> [Excerpt provided]:
•••
The Congressional Record is a unique source of public documentation. It started in 1873, documenting nearly all the major and minor policies being discussed and debated.
“HUMAN TRAFFICKING” mentioning the U.S. Dept of State was published in the Senate section on pages S1430-S1432 on March 11, 2015.
The publication is reproduced in full below:
HUMAN TRAFFICKING
Mr. HATCH. Mr. President, we live in a country of unparalleled opportunity. The blessings of liberty are the birthright of every American, and the Framers ordained our Constitution to protect these rights. To deny any person these basic freedoms would seem almost unthinkable today. So the fact that even as I speak there are thousands of individuals living as slaves in our very own country is even more unthinkable. But it is undeniably true.
In this country, right now, there are thousands of human beings living as slaves, men, women, and children, stolen from their homes, stripped of their God-given rights, and robbed of their human dignity. These individuals live among us. They live in our neighborhoods and our suburbs, our biggest cities and our smallest towns. They live in a world of silence, fear, hopelessness, and unspeakable suffering.
•••
> [Problem a]: Count the lines in the rows that contain the string "evergreen", treating uppercase and lowercase as different. Reply with the number alone.
•••
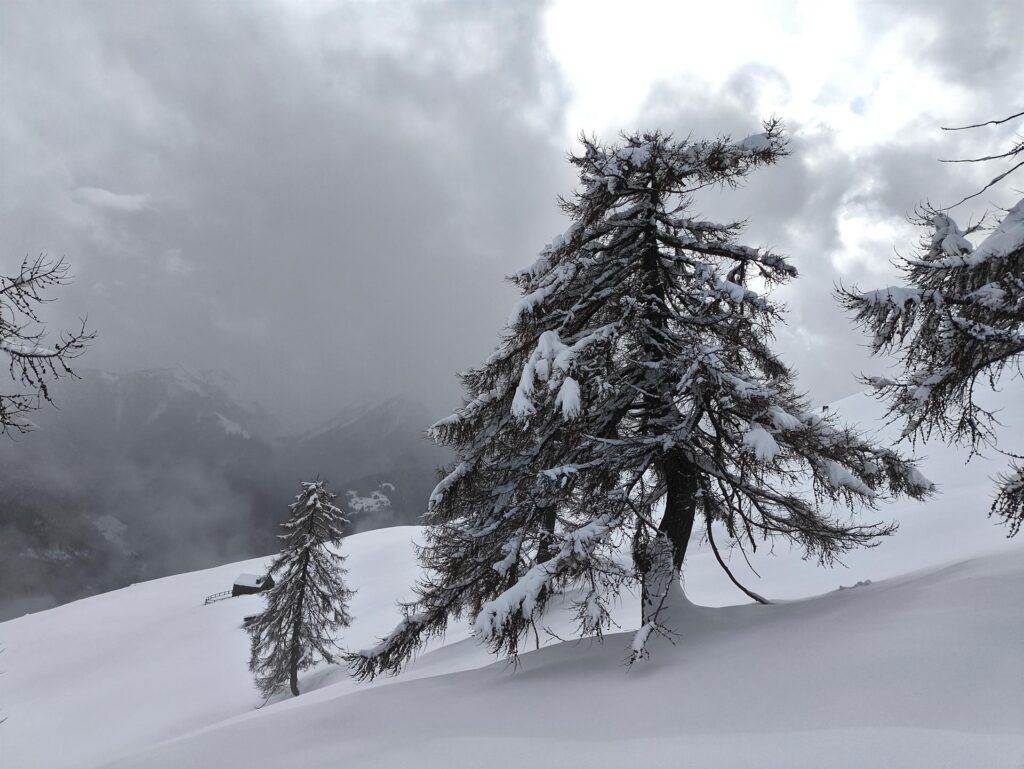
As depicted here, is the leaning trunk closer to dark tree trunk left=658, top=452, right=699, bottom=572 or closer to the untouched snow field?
dark tree trunk left=658, top=452, right=699, bottom=572

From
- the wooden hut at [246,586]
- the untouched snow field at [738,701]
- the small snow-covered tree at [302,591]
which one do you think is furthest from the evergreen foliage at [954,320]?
the wooden hut at [246,586]

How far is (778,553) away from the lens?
18.6 metres

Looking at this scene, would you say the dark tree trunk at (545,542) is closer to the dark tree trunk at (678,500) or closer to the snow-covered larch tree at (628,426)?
the snow-covered larch tree at (628,426)

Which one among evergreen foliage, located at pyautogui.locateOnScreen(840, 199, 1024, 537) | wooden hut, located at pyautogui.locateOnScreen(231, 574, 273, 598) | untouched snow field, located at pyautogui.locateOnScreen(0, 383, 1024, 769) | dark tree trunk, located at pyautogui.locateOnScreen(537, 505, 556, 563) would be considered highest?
wooden hut, located at pyautogui.locateOnScreen(231, 574, 273, 598)

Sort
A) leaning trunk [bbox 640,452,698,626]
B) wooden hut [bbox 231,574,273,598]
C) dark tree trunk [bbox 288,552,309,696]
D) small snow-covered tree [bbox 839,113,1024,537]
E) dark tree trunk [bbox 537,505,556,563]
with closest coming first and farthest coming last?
small snow-covered tree [bbox 839,113,1024,537] < dark tree trunk [bbox 537,505,556,563] < leaning trunk [bbox 640,452,698,626] < dark tree trunk [bbox 288,552,309,696] < wooden hut [bbox 231,574,273,598]

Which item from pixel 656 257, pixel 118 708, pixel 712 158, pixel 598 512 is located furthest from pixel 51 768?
pixel 712 158

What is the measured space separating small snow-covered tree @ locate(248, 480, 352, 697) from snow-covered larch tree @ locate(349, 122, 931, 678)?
702 inches

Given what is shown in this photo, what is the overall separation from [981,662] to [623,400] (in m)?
4.69

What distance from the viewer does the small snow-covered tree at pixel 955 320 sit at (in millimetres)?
5141

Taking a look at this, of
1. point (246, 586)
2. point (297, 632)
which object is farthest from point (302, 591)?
point (246, 586)

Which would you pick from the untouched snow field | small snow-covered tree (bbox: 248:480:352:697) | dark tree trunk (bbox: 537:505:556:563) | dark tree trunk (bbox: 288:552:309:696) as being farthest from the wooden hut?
dark tree trunk (bbox: 537:505:556:563)

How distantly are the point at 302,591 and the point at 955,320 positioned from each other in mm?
25641

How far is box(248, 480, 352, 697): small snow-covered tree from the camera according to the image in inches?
937

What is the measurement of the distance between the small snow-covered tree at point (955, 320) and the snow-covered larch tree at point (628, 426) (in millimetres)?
987
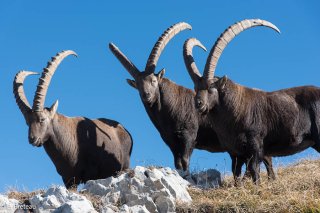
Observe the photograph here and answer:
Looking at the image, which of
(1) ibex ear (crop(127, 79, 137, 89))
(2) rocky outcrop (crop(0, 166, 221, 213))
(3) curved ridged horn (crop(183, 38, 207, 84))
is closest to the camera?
(2) rocky outcrop (crop(0, 166, 221, 213))

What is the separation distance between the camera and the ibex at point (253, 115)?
48.7ft

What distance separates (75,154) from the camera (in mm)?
16469

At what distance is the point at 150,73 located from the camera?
56.8 ft

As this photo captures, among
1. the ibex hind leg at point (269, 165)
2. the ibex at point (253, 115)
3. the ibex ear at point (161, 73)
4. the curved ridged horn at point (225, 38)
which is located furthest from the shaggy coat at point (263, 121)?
the ibex ear at point (161, 73)

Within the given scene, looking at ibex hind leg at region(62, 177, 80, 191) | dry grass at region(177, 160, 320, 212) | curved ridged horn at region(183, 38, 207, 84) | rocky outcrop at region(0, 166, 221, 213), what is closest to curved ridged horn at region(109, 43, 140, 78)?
curved ridged horn at region(183, 38, 207, 84)

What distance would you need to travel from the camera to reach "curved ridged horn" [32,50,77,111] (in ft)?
53.8

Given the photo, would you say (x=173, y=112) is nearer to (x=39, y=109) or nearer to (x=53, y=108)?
(x=53, y=108)

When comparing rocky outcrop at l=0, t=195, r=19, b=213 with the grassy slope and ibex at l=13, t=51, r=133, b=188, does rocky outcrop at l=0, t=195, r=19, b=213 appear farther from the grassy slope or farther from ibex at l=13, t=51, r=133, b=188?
ibex at l=13, t=51, r=133, b=188

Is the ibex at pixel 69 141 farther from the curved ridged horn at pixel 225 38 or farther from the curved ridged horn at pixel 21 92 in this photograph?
the curved ridged horn at pixel 225 38

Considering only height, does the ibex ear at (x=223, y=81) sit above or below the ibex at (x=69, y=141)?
above

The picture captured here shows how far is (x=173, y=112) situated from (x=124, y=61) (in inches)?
88.0

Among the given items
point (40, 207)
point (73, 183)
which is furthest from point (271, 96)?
point (40, 207)

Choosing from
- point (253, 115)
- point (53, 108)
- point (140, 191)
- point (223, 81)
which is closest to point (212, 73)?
point (223, 81)

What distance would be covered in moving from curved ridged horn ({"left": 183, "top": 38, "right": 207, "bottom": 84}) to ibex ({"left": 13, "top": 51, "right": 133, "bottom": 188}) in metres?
2.82
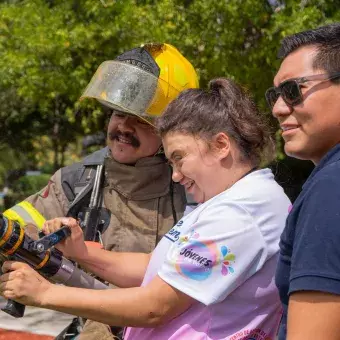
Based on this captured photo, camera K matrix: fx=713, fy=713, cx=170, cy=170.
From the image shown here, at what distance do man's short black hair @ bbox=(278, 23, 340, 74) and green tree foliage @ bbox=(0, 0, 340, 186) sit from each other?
Answer: 554 cm

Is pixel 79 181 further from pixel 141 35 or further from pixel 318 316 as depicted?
pixel 141 35

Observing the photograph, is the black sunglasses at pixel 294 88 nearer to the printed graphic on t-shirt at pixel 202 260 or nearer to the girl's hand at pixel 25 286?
the printed graphic on t-shirt at pixel 202 260

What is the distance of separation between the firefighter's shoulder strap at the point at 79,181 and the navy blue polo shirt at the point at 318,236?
1.43 metres

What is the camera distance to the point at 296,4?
301 inches

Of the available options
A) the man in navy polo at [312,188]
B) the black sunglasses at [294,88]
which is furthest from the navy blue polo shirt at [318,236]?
the black sunglasses at [294,88]

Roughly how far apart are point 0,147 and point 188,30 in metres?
13.8

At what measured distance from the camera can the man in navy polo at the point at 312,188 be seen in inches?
58.1

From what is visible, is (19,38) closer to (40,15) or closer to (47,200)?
(40,15)

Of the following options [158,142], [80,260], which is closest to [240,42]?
[158,142]

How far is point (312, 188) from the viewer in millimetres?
1534

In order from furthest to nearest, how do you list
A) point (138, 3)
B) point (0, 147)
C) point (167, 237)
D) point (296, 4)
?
point (0, 147) < point (138, 3) < point (296, 4) < point (167, 237)

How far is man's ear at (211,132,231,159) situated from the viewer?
7.20 ft

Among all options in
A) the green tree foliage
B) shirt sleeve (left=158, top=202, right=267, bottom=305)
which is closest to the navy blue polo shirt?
shirt sleeve (left=158, top=202, right=267, bottom=305)

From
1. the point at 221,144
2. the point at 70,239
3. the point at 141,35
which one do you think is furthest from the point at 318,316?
the point at 141,35
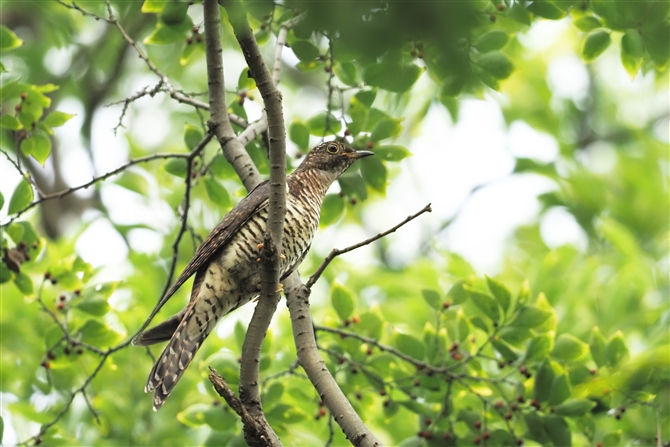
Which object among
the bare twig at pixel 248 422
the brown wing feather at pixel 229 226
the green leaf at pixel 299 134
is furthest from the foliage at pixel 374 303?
the bare twig at pixel 248 422

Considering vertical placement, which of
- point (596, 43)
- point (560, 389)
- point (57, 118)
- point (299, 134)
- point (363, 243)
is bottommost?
point (560, 389)

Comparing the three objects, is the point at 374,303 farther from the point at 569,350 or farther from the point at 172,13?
the point at 172,13

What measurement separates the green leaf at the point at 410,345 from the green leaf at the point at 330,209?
0.87 metres

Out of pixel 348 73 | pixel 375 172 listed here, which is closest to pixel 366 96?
pixel 348 73

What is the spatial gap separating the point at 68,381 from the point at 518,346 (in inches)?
137

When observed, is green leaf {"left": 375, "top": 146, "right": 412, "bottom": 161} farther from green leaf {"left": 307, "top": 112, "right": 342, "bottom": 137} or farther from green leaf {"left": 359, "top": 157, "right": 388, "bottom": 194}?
green leaf {"left": 307, "top": 112, "right": 342, "bottom": 137}

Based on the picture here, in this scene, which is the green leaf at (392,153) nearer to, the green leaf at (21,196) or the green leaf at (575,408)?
the green leaf at (575,408)

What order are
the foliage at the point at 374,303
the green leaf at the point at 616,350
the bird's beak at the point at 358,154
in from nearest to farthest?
1. the foliage at the point at 374,303
2. the green leaf at the point at 616,350
3. the bird's beak at the point at 358,154

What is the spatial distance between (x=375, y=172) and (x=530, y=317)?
1.28 m

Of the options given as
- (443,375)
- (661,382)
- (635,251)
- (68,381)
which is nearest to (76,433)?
(68,381)

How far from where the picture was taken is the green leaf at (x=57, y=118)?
13.8 feet

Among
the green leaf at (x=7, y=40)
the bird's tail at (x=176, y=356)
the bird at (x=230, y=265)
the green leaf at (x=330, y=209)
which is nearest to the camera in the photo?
the bird's tail at (x=176, y=356)

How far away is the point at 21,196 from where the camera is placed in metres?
4.26

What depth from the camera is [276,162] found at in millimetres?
•••
> [Problem b]:
Answer these questions from the Congressional Record text on human trafficking:
(i) In what year did the Congressional Record start?
(ii) On which pages of the Senate section was "HUMAN TRAFFICKING" published?
(iii) Which three groups of people does the speaker name as living as slaves in this country?

> [Task solution a]: 2

> [Task solution b]:
(i) 1873
(ii) S1430-S1432
(iii) Men, women, and children